### GIVEN PASSAGE
During yesterday’s First Minister’s Questions, SNP MSP for Na h-Eileanan an Iar, Alasdair Allan, highlighted the ongoing fight of the Lewis-based charity the Linda Norgrove Foundation to bring 20 female medical students from Afghanistan to Scotland to complete their studies.

Yesterday in the chamber, Allan outlined the situation, noting the efforts of the Linda Norgrove Foundation over the last two years to bring the young women to Scotland. They have faced repeated delays, with the UK Government still not having opened the relevant phase of their Afghan Citizen Resettlement Scheme (originally due to open for applications in January 2023).

Alasdair Allan said:

“I know the foundation was extremely appreciative of the Cabinet Secretary for Education’s help when they met with her last month. Is there anything further the Scottish Government can do to help these inspirational women?”

First Minister Humza Yousaf responded by paying tribute to the work of the Linda Norgrove Foundation, as well as his hope that the Parliament could unite to back this cause, saying that it was incumbent on everyone to put pressure on the Home Office to help, given the plight of women in Afghanistan. The First Minister went on to say:

“I know the Cabinet Secretary has engaged with the Foundation, and we have also engaged and written to the UK Government and the Home Office on this particular matter. I will see if there is anything more that we can possibly do on this issue, but I would hope that we can collectively join as a parliament to say to the UK Government that their response – their foot dragging – on this particular issue, I’m afraid, is simply not good enough, and is letting down women and girls in Afghanistan.”

### MATERIAL SUPPLIED
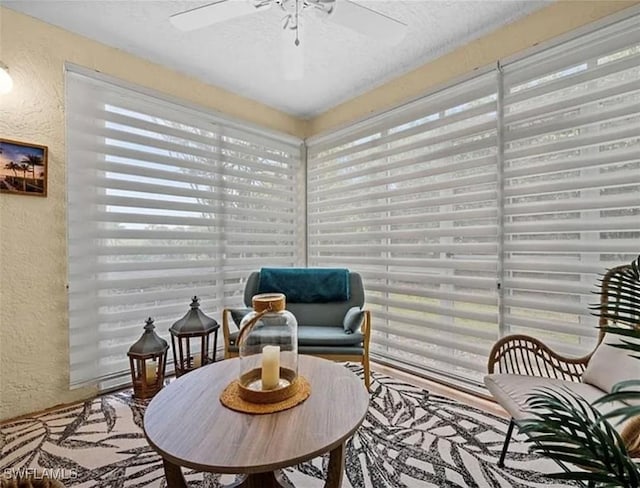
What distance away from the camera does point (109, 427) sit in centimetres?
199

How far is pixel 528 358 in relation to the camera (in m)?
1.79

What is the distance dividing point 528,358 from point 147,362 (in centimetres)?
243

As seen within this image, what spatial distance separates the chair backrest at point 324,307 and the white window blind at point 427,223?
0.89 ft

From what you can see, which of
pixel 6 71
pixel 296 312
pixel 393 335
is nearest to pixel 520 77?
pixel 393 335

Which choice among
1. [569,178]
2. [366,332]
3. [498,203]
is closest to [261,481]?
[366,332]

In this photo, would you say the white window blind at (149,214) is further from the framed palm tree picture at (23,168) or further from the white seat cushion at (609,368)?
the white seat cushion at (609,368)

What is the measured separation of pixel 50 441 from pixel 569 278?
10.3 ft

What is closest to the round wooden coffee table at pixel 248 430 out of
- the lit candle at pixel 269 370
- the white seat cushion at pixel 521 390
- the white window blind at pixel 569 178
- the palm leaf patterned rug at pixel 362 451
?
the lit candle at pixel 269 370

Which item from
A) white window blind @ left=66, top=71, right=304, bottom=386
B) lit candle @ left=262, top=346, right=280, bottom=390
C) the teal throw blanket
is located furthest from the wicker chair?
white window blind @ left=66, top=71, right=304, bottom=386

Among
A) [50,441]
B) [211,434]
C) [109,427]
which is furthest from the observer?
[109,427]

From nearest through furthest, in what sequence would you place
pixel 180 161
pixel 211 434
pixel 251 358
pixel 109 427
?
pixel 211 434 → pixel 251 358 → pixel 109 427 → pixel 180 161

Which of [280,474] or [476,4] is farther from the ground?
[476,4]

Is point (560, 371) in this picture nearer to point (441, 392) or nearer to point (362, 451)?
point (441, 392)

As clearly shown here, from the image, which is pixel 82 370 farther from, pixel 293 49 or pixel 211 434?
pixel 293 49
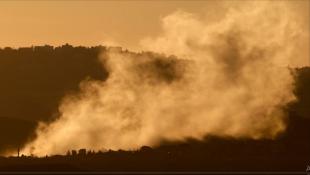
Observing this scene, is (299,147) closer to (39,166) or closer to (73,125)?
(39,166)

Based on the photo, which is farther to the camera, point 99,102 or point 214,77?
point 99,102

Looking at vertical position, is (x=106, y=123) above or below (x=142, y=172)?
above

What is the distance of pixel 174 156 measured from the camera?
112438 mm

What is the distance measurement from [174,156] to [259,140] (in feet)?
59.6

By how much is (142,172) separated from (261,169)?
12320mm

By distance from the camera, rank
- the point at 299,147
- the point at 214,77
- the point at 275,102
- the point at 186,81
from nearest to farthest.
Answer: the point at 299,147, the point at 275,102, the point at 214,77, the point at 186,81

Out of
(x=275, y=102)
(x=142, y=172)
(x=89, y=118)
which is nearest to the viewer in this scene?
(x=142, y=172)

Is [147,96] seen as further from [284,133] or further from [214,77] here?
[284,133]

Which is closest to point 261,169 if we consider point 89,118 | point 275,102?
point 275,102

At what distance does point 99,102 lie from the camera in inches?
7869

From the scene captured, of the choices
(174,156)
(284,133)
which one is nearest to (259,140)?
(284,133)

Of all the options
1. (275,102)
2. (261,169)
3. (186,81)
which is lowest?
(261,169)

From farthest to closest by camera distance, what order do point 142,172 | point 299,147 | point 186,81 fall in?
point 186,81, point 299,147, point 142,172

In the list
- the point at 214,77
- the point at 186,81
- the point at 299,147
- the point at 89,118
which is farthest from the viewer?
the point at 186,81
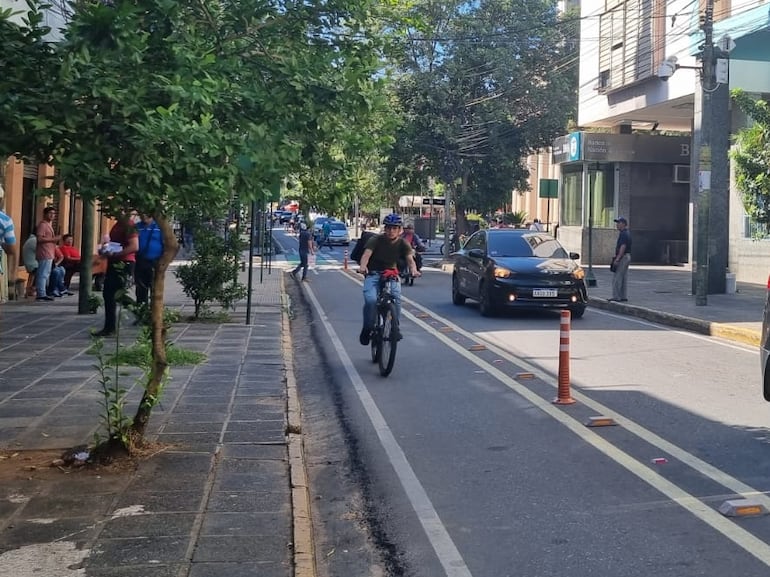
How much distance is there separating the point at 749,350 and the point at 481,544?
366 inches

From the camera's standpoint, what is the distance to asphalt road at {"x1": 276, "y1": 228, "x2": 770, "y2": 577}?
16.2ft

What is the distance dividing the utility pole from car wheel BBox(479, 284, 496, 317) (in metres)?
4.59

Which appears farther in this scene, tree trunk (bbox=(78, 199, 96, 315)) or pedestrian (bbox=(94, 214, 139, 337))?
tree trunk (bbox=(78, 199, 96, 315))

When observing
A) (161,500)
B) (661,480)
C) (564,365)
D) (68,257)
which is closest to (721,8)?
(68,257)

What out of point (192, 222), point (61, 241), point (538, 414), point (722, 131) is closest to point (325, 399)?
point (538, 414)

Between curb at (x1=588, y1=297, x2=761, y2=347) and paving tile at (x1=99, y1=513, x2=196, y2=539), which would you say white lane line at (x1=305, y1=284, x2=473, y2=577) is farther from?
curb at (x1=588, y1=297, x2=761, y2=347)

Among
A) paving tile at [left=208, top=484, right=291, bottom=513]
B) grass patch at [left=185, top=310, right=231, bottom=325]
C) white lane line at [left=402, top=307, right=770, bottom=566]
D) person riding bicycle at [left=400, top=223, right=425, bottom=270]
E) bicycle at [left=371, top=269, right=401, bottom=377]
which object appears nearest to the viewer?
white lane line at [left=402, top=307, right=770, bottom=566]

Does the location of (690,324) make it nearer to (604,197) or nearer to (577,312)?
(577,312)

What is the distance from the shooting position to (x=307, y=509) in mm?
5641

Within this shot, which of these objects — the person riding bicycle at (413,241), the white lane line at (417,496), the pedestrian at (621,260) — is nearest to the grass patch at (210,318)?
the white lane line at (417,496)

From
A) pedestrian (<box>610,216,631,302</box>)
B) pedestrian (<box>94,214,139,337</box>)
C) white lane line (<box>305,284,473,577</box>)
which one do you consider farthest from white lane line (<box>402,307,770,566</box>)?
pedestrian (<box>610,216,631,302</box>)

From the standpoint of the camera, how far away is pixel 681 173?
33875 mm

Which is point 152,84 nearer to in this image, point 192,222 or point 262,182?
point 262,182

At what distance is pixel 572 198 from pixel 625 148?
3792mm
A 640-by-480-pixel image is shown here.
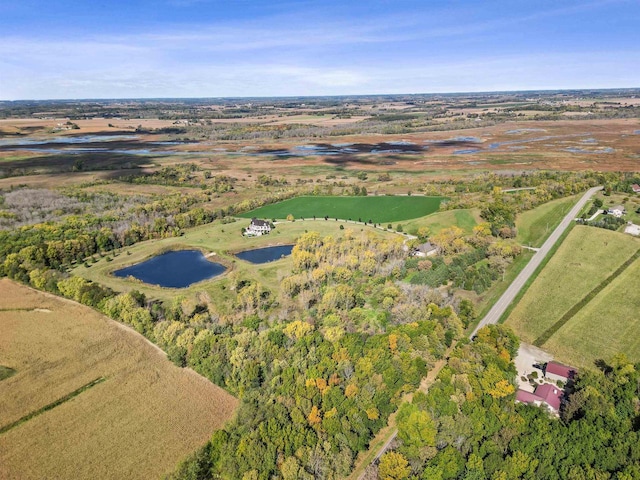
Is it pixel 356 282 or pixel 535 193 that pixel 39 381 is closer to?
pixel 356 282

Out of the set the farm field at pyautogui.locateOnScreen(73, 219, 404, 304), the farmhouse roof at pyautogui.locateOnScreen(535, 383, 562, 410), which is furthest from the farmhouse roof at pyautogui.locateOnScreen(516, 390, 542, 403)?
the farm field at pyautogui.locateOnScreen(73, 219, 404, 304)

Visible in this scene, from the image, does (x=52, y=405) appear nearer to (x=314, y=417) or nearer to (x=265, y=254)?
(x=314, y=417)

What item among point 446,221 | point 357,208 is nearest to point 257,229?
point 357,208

### WHAT TO WORK ON
(a) Output the article on the Afghan medical students word for word, from "During yesterday’s First" up to and including "complete their studies.".
(b) In the article on the Afghan medical students, how many female medical students is the Linda Norgrove Foundation trying to bring to Scotland?
(c) Write the next part of the article on the Afghan medical students, carrying on after its final sentence.
The data was taken from a different source than the article.

### RESPONSES FOR EACH TASK
(a)
During yesterday’s First Minister’s Questions, SNP MSP for Na h-Eileanan an Iar, Alasdair Allan, highlighted the ongoing fight of the Lewis-based charity the Linda Norgrove Foundation to bring 20 female medical students from Afghanistan to Scotland to complete their studies.

(b) 20

(c)
John Norgrove, of the Linda Norgrove Foundation, commented:

“We’re becoming really frustrated with all the delays. We were initially told the relevant pathway in the Afghan Citizens Resettlement Scheme (ACRS) would open in January and then we were told August and it’s now being suggested it won’t open any time soon.

“Our students have gone from being trainee doctors to facing a closed existence, consigned to cooking, cleaning and looking after children. They aren’t allowed to leave the house without a male chaperone, some fear for their lives and others are likely to be married off against their will. They are in utter despair and desperately need our help.

“Yet here we are in Scotland with a real shortage of doctors. It’s only common sense that we bring these 20 women, who are already part way through their medical degrees, to complete their studies here and contribute to our national health service.”